I have played around with “better” pie charts before, but after using a fitness / food tracking app that used pie charts extensively I wanted to see if I could replace them with something more useful in that same footprint. 

I’ve removed labeling to make the images less busy, but generally the different colors would be different categories, with each wedge being a data point. The dashed line represents 100% of the goal, the outer line representing 120% or the highest value in the set. More or less this is 16 bar charts in the space of a pie chart. This model is designed for data sets where the most important information is the relationship of the data point to the goal. 

To build out the whole day, four meals in this case (snacks is the fourth), the single meal chart gets repeated, each repetition’s length from center or the end of the previous section to  it’s end. For other data sets there will be a point where the sections become too small to be useful, but four works well. Prototyping with real data to adjust the clarity of the 100% line would assure that.

With some sample data we can see two different ways this chart allows for analysis. To the left, data is kept within its section and per meal per data point checks are straight forward. Because the outside line of the section’s circle is defined by 120% or the highest percentage in the system there will not be overlaps. 

For an overall evaluation, the given example shows each meal’s data stacked with a single goal line for the day. Opacity is used to have the different meals define what portion of total is coming from which meal in the accumulation over the course of the day. The orange section can be too subtle on some screens, the opacity would be fine tuned moving forward. 

I can see these being toggled between in order to see what meals were lacking even if the daily goal was hit, or what meals did well even if the goal wasn’t hit. 

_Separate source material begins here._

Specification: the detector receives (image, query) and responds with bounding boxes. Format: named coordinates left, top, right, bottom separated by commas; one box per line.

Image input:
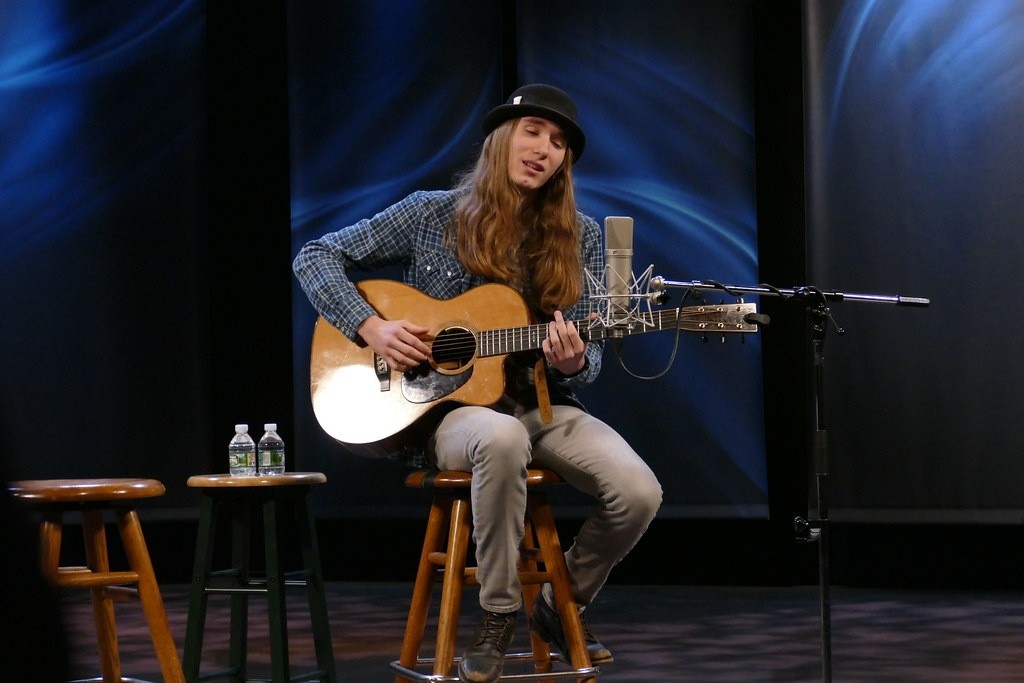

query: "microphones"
left=604, top=216, right=634, bottom=353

In the space used by some apps to show a split of three categories this chart is able to show 64 data points. Although detail may be lost scaling down to a phone, since the important thing for this data is over/at/under goal I believe the system would work at that scale. A break out for detail on a per meal basis would be available, which would give the opportunity for the rest of the app to do things like highlight sections of this chart based on what food has been selected from the meal to see that break down, or to suggest replacement foods that are the same or less calories but perform better in selected nutritional categories.